BEGIN

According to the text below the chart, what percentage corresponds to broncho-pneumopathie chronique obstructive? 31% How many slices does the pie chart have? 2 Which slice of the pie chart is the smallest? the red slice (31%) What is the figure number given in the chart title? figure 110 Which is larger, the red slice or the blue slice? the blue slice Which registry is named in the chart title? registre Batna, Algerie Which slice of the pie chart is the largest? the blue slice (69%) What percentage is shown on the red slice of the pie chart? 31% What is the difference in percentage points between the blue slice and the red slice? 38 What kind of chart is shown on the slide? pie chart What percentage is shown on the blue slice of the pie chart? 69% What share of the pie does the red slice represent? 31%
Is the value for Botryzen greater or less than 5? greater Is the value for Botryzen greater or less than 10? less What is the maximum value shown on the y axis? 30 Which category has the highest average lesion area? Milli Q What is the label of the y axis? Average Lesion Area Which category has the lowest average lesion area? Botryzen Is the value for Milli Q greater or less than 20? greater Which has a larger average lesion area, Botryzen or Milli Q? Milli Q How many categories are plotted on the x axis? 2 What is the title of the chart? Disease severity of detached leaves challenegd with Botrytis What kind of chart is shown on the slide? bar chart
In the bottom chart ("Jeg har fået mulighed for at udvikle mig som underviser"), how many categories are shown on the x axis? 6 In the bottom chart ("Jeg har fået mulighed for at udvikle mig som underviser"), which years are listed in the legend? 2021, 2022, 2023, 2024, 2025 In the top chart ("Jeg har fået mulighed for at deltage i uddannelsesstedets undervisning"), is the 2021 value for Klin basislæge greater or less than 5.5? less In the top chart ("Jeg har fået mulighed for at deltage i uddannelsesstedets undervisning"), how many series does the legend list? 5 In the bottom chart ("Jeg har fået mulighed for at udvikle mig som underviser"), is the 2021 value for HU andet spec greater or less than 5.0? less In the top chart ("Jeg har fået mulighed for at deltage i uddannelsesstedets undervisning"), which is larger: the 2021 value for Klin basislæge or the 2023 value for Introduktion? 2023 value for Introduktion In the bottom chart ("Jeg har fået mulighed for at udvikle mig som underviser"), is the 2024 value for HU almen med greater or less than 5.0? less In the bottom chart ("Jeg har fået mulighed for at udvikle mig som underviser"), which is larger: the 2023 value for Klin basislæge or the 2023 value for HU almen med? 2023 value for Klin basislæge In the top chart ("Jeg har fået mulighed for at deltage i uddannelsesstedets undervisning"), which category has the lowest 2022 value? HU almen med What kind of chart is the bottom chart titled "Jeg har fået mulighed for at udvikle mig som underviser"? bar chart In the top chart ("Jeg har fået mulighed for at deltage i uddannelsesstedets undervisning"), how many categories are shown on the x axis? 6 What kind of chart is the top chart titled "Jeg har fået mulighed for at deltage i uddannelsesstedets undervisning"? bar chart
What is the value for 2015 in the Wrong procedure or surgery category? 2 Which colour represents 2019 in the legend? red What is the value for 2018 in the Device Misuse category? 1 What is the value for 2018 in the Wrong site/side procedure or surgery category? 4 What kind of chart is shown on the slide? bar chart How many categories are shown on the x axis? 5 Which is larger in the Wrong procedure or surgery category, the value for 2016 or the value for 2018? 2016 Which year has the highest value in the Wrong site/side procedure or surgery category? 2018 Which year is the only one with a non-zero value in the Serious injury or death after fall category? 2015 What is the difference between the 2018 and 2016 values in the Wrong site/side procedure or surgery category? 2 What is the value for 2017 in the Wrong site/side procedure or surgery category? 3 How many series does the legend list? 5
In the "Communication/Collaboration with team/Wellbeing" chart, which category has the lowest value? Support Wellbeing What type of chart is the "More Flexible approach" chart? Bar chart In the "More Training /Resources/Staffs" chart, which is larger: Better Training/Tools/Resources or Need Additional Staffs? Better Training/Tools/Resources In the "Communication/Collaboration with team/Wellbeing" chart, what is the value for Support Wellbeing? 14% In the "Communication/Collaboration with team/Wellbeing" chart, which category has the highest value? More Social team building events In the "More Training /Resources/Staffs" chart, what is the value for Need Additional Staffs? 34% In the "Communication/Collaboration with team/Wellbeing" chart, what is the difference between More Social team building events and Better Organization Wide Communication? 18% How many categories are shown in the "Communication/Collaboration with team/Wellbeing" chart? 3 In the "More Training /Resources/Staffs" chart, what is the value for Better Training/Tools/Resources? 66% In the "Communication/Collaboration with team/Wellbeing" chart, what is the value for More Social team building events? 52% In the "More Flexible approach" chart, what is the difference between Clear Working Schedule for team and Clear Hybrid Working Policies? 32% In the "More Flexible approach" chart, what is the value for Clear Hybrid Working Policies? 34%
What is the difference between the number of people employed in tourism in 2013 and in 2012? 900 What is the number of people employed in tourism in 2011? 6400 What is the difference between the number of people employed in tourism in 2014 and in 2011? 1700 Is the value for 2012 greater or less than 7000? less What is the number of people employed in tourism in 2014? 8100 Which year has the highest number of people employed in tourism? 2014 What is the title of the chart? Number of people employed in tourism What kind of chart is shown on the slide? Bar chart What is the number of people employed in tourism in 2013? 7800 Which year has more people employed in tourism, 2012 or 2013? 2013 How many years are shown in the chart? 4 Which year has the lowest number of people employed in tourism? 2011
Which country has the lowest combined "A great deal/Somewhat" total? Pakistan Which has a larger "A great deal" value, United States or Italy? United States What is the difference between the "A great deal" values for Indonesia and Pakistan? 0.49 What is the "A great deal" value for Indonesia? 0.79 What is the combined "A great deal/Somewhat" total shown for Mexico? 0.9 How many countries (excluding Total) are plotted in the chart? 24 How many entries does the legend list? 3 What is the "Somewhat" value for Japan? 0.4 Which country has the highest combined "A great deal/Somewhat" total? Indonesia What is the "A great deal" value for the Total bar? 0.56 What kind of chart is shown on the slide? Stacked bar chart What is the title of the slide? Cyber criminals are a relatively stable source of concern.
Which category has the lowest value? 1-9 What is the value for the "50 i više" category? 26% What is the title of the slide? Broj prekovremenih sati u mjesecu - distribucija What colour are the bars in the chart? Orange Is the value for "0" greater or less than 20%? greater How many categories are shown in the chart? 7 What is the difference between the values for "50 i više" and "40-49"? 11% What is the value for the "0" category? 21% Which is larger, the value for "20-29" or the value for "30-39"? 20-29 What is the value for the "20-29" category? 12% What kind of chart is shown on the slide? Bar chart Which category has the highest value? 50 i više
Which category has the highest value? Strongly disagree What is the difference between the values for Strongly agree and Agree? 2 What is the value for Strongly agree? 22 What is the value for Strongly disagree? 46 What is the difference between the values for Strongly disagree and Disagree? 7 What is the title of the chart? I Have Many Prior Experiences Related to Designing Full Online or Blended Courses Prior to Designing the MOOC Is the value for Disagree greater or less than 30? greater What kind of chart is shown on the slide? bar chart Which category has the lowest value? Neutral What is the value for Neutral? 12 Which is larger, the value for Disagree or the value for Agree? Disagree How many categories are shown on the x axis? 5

END

#### [Your task]
Output every line of the listing above, unchanged and character for character.

#### [Task result]
According to the text below the chart, what percentage corresponds to broncho-pneumopathie chronique obstructive? 31% How many slices does the pie chart have? 2 Which slice of the pie chart is the smallest? the red slice (31%) What is the figure number given in the chart title? figure 110 Which is larger, the red slice or the blue slice? the blue slice Which registry is named in the chart title? registre Batna, Algerie Which slice of the pie chart is the largest? the blue slice (69%) What percentage is shown on the red slice of the pie chart? 31% What is the difference in percentage points between the blue slice and the red slice? 38 What kind of chart is shown on the slide? pie chart What percentage is shown on the blue slice of the pie chart? 69% What share of the pie does the red slice represent? 31%
Is the value for Botryzen greater or less than 5? greater Is the value for Botryzen greater or less than 10? less What is the maximum value shown on the y axis? 30 Which category has the highest average lesion area? Milli Q What is the label of the y axis? Average Lesion Area Which category has the lowest average lesion area? Botryzen Is the value for Milli Q greater or less than 20? greater Which has a larger average lesion area, Botryzen or Milli Q? Milli Q How many categories are plotted on the x axis? 2 What is the title of the chart? Disease severity of detached leaves challenegd with Botrytis What kind of chart is shown on the slide? bar chart
In the bottom chart ("Jeg har fået mulighed for at udvikle mig som underviser"), how many categories are shown on the x axis? 6 In the bottom chart ("Jeg har fået mulighed for at udvikle mig som underviser"), which years are listed in the legend? 2021, 2022, 2023, 2024, 2025 In the top chart ("Jeg har fået mulighed for at deltage i uddannelsesstedets undervisning"), is the 2021 value for Klin basislæge greater or less than 5.5? less In the top chart ("Jeg har fået mulighed for at deltage i uddannelsesstedets undervisning"), how many series does the legend list? 5 In the bottom chart ("Jeg har fået mulighed for at udvikle mig som underviser"), is the 2021 value for HU andet spec greater or less than 5.0? less In the top chart ("Jeg har fået mulighed for at deltage i uddannelsesstedets undervisning"), which is larger: the 2021 value for Klin basislæge or the 2023 value for Introduktion? 2023 value for Introduktion In the bottom chart ("Jeg har fået mulighed for at udvikle mig som underviser"), is the 2024 value for HU almen med greater or less than 5.0? less In the bottom chart ("Jeg har fået mulighed for at udvikle mig som underviser"), which is larger: the 2023 value for Klin basislæge or the 2023 value for HU almen med? 2023 value for Klin basislæge In the top chart ("Jeg har fået mulighed for at deltage i uddannelsesstedets undervisning"), which category has the lowest 2022 value? HU almen med What kind of chart is the bottom chart titled "Jeg har fået mulighed for at udvikle mig som underviser"? bar chart In the top chart ("Jeg har fået mulighed for at deltage i uddannelsesstedets undervisning"), how many categories are shown on the x axis? 6 What kind of chart is the top chart titled "Jeg har fået mulighed for at deltage i uddannelsesstedets undervisning"? bar chart
What is the value for 2015 in the Wrong procedure or surgery category? 2 Which colour represents 2019 in the legend? red What is the value for 2018 in the Device Misuse category? 1 What is the value for 2018 in the Wrong site/side procedure or surgery category? 4 What kind of chart is shown on the slide? bar chart How many categories are shown on the x axis? 5 Which is larger in the Wrong procedure or surgery category, the value for 2016 or the value for 2018? 2016 Which year has the highest value in the Wrong site/side procedure or surgery category? 2018 Which year is the only one with a non-zero value in the Serious injury or death after fall category? 2015 What is the difference between the 2018 and 2016 values in the Wrong site/side procedure or surgery category? 2 What is the value for 2017 in the Wrong site/side procedure or surgery category? 3 How many series does the legend list? 5
In the "Communication/Collaboration with team/Wellbeing" chart, which category has the lowest value? Support Wellbeing What type of chart is the "More Flexible approach" chart? Bar chart In the "More Training /Resources/Staffs" chart, which is larger: Better Training/Tools/Resources or Need Additional Staffs? Better Training/Tools/Resources In the "Communication/Collaboration with team/Wellbeing" chart, what is the value for Support Wellbeing? 14% In the "Communication/Collaboration with team/Wellbeing" chart, which category has the highest value? More Social team building events In the "More Training /Resources/Staffs" chart, what is the value for Need Additional Staffs? 34% In the "Communication/Collaboration with team/Wellbeing" chart, what is the difference between More Social team building events and Better Organization Wide Communication? 18% How many categories are shown in the "Communication/Collaboration with team/Wellbeing" chart? 3 In the "More Training /Resources/Staffs" chart, what is the value for Better Training/Tools/Resources? 66% In the "Communication/Collaboration with team/Wellbeing" chart, what is the value for More Social team building events? 52% In the "More Flexible approach" chart, what is the difference between Clear Working Schedule for team and Clear Hybrid Working Policies? 32% In the "More Flexible approach" chart, what is the value for Clear Hybrid Working Policies? 34%
What is the difference between the number of people employed in tourism in 2013 and in 2012? 900 What is the number of people employed in tourism in 2011? 6400 What is the difference between the number of people employed in tourism in 2014 and in 2011? 1700 Is the value for 2012 greater or less than 7000? less What is the number of people employed in tourism in 2014? 8100 Which year has the highest number of people employed in tourism? 2014 What is the title of the chart? Number of people employed in tourism What kind of chart is shown on the slide? Bar chart What is the number of people employed in tourism in 2013? 7800 Which year has more people employed in tourism, 2012 or 2013? 2013 How many years are shown in the chart? 4 Which year has the lowest number of people employed in tourism? 2011
Which country has the lowest combined "A great deal/Somewhat" total? Pakistan Which has a larger "A great deal" value, United States or Italy? United States What is the difference between the "A great deal" values for Indonesia and Pakistan? 0.49 What is the "A great deal" value for Indonesia? 0.79 What is the combined "A great deal/Somewhat" total shown for Mexico? 0.9 How many countries (excluding Total) are plotted in the chart? 24 How many entries does the legend list? 3 What is the "Somewhat" value for Japan? 0.4 Which country has the highest combined "A great deal/Somewhat" total? Indonesia What is the "A great deal" value for the Total bar? 0.56 What kind of chart is shown on the slide? Stacked bar chart What is the title of the slide? Cyber criminals are a relatively stable source of concern.
Which category has the lowest value? 1-9 What is the value for the "50 i više" category? 26% What is the title of the slide? Broj prekovremenih sati u mjesecu - distribucija What colour are the bars in the chart? Orange Is the value for "0" greater or less than 20%? greater How many categories are shown in the chart? 7 What is the difference between the values for "50 i više" and "40-49"? 11% What is the value for the "0" category? 21% Which is larger, the value for "20-29" or the value for "30-39"? 20-29 What is the value for the "20-29" category? 12% What kind of chart is shown on the slide? Bar chart Which category has the highest value? 50 i više
Which category has the highest value? Strongly disagree What is the difference between the values for Strongly agree and Agree? 2 What is the value for Strongly agree? 22 What is the value for Strongly disagree? 46 What is the difference between the values for Strongly disagree and Disagree? 7 What is the title of the chart? I Have Many Prior Experiences Related to Designing Full Online or Blended Courses Prior to Designing the MOOC Is the value for Disagree greater or less than 30? greater What kind of chart is shown on the slide? bar chart Which category has the lowest value? Neutral What is the value for Neutral? 12 Which is larger, the value for Disagree or the value for Agree? Disagree How many categories are shown on the x axis? 5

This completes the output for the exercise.